Page –
2017 Latest Caselaw 7184 Bom

Citation : 2017 Latest Caselaw 7184 Bom
Judgement Date : 14 September, 2017

Bombay High Court
Ujwala Gopaldas Ramekar And 2 ... vs National Insurance Company ... on 14 September, 2017
Bench: S.B. Shukre
                                              1




      IN THE HIGH COURT OF JUDICATURE AT BOMBAY,

                       NAGPUR BENCH : NAGPUR



First Appeal   No.  664 of 2005 

Appellants             :          1)  Ujwala wd/o Gopal Ramekar, aged about

                                  23 years, Occ: Household work

                                  2) Sau Leelabai w/o Rustamrao Ramekar,

                                  aged about 50 years, Occ: Household work

                                  3) Rustam s/o Balaji Ramekar, aged about 

                                  58 years, Occ: Business

                                  All residents of Warur Jaluka, Tahsil Akot,

                                  District Akola

                                  versus

Respondents            :          1)   National Insurance Company Limited,

Opp. Open Air Theatre, M. G. Road, Akola

2) Leeladhar Gulabchandji Rathi, aged adult,

Occ: Business, resident of Telhara, Tahsil

Akot, District Akola

3) Subhash s/o Dhondu Suratne, aged adult,

Occ: Driver, resident of Popatkheda, Tahsil

Akot, District Akola

Shri Sagar Katkar, Advocate for appellant

Shri Shashikant Borkar, Advocate for respondent no. 1

None appears for respondents no. 2 and 3

Coram : S. B. Shukre, J

Dated : 14th September 2017

Oral Judgment

1. This appeal challenges legality and correctness of the Award

dated 25th August 2003 passed in MACP No. 43 of 2005 by the Member,

Motor Accident Claims Tribunal, Akot. By this Award, learned Tribunal

has granted compensation of Rs. 1,80,900/- inclusive of no fault liability

together with interest @ 9% per annum from the date of petition till

realization to the appellants/original claimants who were respectively

widow, mother and father of deceased Gopal Ramekar.

What to produce –
Carry the Bombay High Court judgment forward from its last sentence, keeping the same register. Nothing in the data is needed for this.

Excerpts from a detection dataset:
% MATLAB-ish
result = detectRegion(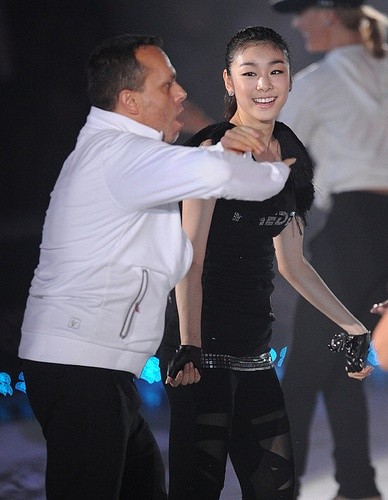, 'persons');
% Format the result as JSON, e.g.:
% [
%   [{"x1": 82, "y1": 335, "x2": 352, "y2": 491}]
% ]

--

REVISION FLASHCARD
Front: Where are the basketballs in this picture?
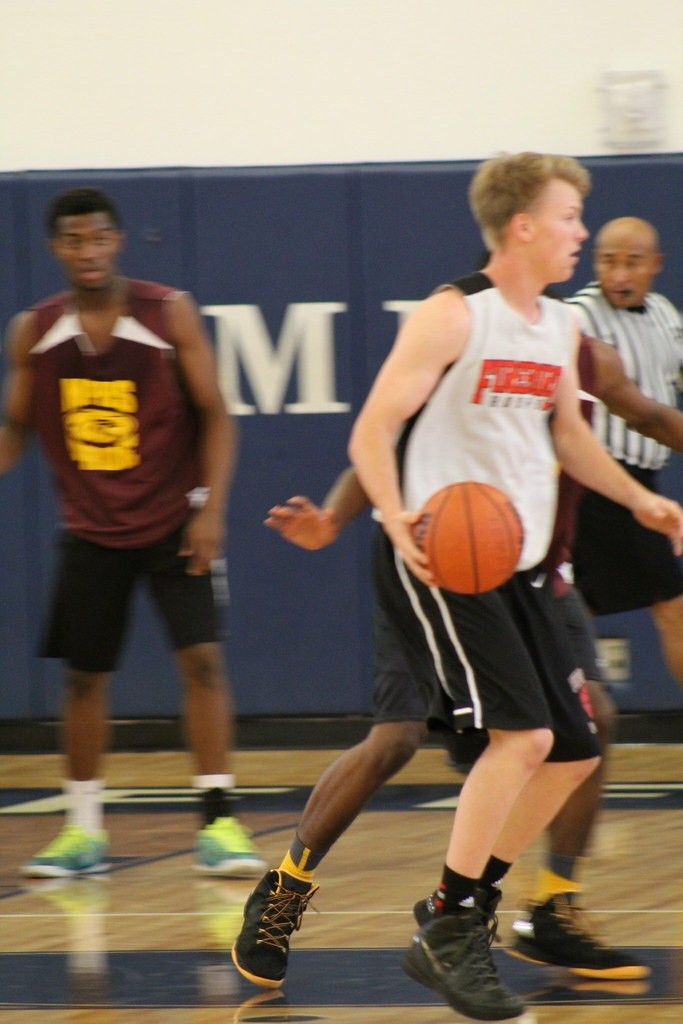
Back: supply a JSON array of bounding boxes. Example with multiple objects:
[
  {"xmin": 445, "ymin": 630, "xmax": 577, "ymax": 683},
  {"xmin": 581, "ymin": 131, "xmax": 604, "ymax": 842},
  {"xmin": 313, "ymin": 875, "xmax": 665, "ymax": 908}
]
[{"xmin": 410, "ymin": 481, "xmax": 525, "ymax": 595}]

* * *

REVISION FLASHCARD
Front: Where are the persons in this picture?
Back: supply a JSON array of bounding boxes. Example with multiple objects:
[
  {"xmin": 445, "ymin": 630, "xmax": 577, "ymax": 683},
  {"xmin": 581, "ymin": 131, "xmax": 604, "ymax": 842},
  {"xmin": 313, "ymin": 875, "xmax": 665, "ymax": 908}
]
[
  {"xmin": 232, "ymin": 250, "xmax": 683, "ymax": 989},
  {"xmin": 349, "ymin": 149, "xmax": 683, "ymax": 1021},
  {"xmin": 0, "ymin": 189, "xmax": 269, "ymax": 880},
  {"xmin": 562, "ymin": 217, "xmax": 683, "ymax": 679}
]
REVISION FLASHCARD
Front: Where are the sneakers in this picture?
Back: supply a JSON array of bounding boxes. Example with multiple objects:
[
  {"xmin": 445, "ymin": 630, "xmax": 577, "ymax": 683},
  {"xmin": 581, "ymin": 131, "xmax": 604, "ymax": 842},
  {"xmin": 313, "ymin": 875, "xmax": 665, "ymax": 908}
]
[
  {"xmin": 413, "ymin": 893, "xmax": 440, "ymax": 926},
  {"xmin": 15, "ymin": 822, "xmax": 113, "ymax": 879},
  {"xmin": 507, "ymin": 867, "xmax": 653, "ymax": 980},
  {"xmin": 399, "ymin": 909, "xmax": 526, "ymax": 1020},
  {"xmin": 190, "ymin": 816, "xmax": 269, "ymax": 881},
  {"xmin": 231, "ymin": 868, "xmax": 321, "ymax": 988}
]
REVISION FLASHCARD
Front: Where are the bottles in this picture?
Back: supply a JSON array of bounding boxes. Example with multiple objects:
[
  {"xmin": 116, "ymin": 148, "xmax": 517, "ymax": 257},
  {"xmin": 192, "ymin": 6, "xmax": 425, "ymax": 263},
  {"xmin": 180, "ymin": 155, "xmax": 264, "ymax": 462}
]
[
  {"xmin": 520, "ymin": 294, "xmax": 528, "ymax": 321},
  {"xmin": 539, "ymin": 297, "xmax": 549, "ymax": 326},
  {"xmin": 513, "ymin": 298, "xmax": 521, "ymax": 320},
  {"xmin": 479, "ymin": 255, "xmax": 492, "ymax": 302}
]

Answer to the exercise –
2. Deceased Gopal lost his precious life at the age of 26 years in

a vehicular accident which occurred on Akot-Akola Road near Wani-

Warula Phata diversion on 23.12.2002 at about 16.20 hours. At that

time, deceased Gopal was driving Bajaj M-80 moped and it was hit by the

rear side of the offending vehicle, a truck bearing registration No. MHV-

9886 approaching from the opposite direction of Bajaj M-80 moped. The

accident occurred because of rash and negligent driving of the offending

truck by its driver. It was contended that at the time of accident, driver

of the offending vehicle tried to overtake a black-yellow taxi and as the

driver of the offending vehicle could not get proper judgment of the

vehicles approaching from the opposite direction, the rear side of the

truck came to be dashed against the approaching vehicle i.e. Bajaj Moped

rode by deceased Gopal. One Prafulla Rathi was riding pillion on this

Bajaj moped. In the accident, deceased Gopal sustained grievous injuries

and died of them on the spot. The pillion rider Rathi, however, escaped

with only few injuries.

3. As the offending vehicle was owned by respondent no. 2,

driven by respondent no. 3 and insured with respondent no. 1, the

appellants filed a claim petition under Section 166 of the Motor Vehicles

Act against these respondents. It was contested by the respondents. On

merits of the case, it was found by the Tribunal that accident occurred

because of the fault of the driver of the offending vehicle having a major

share and also the fault of the rider of the moped i.e. deceased Gopal,

having a minor share. There was no dispute about the offending vehicle

being insured with respondent no. 1. Accordingly, the impugned Award

was passed granting compensation of Rs. 1,80,900/- inclusive of no fault

liability by the Tribunal. Not being satisfied with quantum of

compensation, the claimants are before this Court in the present appeal.

4. I have heard Shri Sagar Katkar, learned counsel for the

appellant and Shri Shashikant Borkar, learned counsel for respondent no.

1. None appears for respondents no. 2 and 3, though duly served. Now,

the only point which arises for my determination is -

Whether the compensation awarded by the Tribunal is

just and proper ?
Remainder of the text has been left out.